In the advance of the industrial organization it has come about that interests have been subdivided and rights have been created in the various interests. The most important of these divisions is that between a specific interest, like that of the mortgagees or bondholders, and a contingent interest, like that of the title-holder or the stock-holder. The tendency to separate these interests, and to define the rights corresponding to them, is rich in advantage to different classes in the community and in advantage to the industrial development. The specific interest in the gains of the enterprise is that of the landlord, mortgagee, bondholder, or employee; the contingent interest in the gains is that of the title-holder, stock-holder, tenant, or employer. The specific interest is always free from risk and excluded from control. The maintenance of this separation of interests is not possible unless there is the most firm enforcement of contracts. In some of the cases the difficulty is that the specific interest tries to get a share in the contingent gains, when it is found out that there are such. In other cases, the contingent gain not having been realized, those who own it try to encroach upon the specific or guaranteed interest. If it is possible for either to succeed, then a contract relation is transformed into a relation of “heads I win, tails you lose.” The responsibilities of the parties are made to vary from the engagements into which they have entered. The current attacks on landlords and creditors are, therefore, radically unjust, and the insecurity for the more refined relations and interests which arises from the weakening of the contract relation is injurious to the whole industrial organization.

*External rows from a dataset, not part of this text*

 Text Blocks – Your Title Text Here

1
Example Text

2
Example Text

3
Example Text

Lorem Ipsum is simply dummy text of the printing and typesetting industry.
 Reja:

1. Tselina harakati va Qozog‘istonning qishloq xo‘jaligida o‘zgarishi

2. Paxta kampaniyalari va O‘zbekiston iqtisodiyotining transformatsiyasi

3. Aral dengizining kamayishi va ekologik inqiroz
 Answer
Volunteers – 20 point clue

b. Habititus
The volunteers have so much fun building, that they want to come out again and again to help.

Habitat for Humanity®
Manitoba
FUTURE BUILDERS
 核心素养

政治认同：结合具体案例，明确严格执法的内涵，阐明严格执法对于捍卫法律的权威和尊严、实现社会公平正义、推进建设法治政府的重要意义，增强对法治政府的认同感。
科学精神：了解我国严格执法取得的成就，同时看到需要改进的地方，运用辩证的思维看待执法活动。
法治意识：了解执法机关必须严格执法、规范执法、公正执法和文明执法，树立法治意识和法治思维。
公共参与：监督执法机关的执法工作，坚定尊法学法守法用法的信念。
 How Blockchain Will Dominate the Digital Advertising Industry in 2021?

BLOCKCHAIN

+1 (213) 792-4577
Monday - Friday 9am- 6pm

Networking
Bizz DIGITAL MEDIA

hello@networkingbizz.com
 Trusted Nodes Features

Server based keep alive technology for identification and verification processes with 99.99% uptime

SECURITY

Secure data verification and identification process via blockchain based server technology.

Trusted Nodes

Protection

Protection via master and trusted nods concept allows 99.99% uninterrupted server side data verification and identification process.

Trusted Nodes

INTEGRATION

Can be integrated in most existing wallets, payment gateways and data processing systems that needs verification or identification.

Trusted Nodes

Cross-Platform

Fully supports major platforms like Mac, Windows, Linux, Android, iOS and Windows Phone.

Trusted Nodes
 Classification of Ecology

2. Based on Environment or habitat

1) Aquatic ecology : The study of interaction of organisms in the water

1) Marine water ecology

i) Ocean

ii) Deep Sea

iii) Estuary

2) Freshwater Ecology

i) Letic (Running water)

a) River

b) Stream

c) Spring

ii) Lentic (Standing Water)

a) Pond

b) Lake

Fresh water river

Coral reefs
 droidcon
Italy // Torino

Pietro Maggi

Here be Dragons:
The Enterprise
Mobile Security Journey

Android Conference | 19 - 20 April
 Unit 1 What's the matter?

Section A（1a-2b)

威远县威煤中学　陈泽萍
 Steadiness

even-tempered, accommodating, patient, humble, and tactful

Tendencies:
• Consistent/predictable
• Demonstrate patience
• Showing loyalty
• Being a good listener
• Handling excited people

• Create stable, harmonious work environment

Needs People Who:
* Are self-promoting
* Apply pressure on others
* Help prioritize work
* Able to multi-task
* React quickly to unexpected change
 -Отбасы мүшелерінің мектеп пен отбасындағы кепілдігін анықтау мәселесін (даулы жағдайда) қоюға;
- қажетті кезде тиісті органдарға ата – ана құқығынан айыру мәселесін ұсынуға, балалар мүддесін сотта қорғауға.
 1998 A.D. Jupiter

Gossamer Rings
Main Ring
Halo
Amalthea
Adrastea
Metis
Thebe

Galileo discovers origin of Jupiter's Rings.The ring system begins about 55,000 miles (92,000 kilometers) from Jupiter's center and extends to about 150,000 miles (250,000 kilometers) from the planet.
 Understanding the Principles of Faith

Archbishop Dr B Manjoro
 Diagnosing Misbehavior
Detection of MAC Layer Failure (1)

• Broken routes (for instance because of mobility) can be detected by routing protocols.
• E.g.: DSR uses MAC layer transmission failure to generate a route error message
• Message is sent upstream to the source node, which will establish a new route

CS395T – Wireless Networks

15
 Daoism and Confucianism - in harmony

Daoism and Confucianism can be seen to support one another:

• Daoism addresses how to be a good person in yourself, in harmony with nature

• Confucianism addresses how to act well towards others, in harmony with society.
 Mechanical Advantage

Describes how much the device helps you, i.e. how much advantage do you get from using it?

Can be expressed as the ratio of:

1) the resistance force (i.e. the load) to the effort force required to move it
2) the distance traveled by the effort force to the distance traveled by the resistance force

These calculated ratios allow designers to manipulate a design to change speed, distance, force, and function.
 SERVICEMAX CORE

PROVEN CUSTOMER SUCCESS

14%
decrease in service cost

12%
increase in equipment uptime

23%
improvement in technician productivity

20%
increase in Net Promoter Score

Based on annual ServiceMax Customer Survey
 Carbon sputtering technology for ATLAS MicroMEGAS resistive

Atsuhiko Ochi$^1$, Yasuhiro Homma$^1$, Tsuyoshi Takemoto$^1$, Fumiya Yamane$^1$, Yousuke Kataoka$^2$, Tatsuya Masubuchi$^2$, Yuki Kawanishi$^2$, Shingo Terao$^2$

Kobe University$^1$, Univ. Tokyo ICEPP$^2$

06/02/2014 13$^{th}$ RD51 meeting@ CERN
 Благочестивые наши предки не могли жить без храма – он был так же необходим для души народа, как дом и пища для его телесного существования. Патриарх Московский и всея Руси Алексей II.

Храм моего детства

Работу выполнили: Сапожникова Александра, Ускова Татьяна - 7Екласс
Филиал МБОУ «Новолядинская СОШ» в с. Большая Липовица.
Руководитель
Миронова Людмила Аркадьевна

In short, the policy which we are invited to accept is one in which every duty which a man accomplishes is made the basis, not for rights and rewards, but for new duties and subjection to new demands. Every duty which is neglected becomes a ground for new rights and claims. The well-to-do man is to do without things which his means might buy for himself in order that he may pay taxes to provide those same things in a public way for people who have not earned them. The man who by toil has tried to get the knowledge which alone enables men to judge, is not to have the deciding voice, but is to stand behind the man who has neglected to get knowledge while the latter gives the deciding voice, and to take or avert the consequences. All this is preached to us on the ground that it is public-spirited, unselfish, and altruistic. It is immoral to the very last degree and opposed to the simplest common sense. It cannot fail to avenge itself in social consequences of the most serious character.